A run of records
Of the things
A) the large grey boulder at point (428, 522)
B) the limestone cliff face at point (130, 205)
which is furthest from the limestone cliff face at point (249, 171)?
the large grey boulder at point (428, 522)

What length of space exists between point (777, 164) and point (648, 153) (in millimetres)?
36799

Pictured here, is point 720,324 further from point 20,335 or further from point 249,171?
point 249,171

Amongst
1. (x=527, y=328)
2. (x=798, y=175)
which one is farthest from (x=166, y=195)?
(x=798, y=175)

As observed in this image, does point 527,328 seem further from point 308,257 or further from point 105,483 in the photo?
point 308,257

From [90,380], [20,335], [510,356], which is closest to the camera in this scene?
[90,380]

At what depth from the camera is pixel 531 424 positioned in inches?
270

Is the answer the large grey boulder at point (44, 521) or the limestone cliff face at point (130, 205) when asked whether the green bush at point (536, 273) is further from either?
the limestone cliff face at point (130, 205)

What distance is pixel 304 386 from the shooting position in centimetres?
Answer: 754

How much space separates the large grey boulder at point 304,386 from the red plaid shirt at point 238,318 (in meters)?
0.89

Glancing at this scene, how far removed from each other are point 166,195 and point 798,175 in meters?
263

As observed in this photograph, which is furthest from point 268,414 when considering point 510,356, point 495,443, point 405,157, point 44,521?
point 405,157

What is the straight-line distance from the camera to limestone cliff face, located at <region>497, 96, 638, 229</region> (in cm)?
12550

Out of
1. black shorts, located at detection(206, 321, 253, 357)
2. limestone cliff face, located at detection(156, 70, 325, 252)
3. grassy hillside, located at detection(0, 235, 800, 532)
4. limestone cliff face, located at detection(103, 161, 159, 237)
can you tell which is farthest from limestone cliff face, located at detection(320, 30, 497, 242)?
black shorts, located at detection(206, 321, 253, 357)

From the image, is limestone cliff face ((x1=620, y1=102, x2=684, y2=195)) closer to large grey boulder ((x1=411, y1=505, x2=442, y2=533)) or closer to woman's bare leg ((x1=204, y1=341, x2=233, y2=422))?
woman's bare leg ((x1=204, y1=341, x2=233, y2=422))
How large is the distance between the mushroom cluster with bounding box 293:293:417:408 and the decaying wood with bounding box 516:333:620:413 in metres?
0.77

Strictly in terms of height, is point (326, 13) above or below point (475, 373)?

### Your objective:
Copy every one of the records above word for word, without changing anything.

### Expected output:
Of the things
A) the large grey boulder at point (428, 522)
B) the limestone cliff face at point (130, 205)
which is furthest from the limestone cliff face at point (249, 171)?
the large grey boulder at point (428, 522)

What length of space exists between point (777, 164) and point (648, 153) (in millimetres)?
36799

Pictured here, is point 720,324 further from point 20,335 or further from point 249,171?
point 249,171

Amongst
1. (x=527, y=328)
2. (x=798, y=175)
which one is farthest from (x=166, y=195)?
(x=798, y=175)

As observed in this image, does point 527,328 seem further from point 308,257 or further from point 105,483 in the photo?
point 308,257

From [90,380], [20,335], [510,356], which is closest to the camera in this scene?
[90,380]

At what depth from the camera is pixel 531 424 positioned in inches?
270

Is the answer the large grey boulder at point (44, 521) or the limestone cliff face at point (130, 205) when asked whether the green bush at point (536, 273) is further from either?
the limestone cliff face at point (130, 205)

What distance is pixel 304 386 from the shooting position in centimetres?
Answer: 754

How much space separates the large grey boulder at point 304,386 from the red plaid shirt at point 238,318 (in meters)?
0.89

Glancing at this scene, how far removed from each other are point 166,195 and point 798,175 in meters?
263

As observed in this photograph, which is furthest from point 268,414 when considering point 510,356, point 495,443, point 405,157, point 44,521?
point 405,157

What is the straight-line distance from the camera to limestone cliff face, located at <region>497, 96, 638, 229</region> (in cm)?
12550

Out of
1. black shorts, located at detection(206, 321, 253, 357)
2. limestone cliff face, located at detection(156, 70, 325, 252)
3. grassy hillside, located at detection(0, 235, 800, 532)
4. limestone cliff face, located at detection(103, 161, 159, 237)
can you tell which is farthest from limestone cliff face, located at detection(320, 30, 497, 242)?
black shorts, located at detection(206, 321, 253, 357)

From the image, is limestone cliff face ((x1=620, y1=102, x2=684, y2=195)) closer to large grey boulder ((x1=411, y1=505, x2=442, y2=533)) or closer to woman's bare leg ((x1=204, y1=341, x2=233, y2=422))?
woman's bare leg ((x1=204, y1=341, x2=233, y2=422))
How large is the distance between the mushroom cluster with bounding box 293:293:417:408 and the decaying wood with bounding box 516:333:620:413 in metres?
0.77

Strictly in terms of height, is point (326, 13) above or below point (475, 373)?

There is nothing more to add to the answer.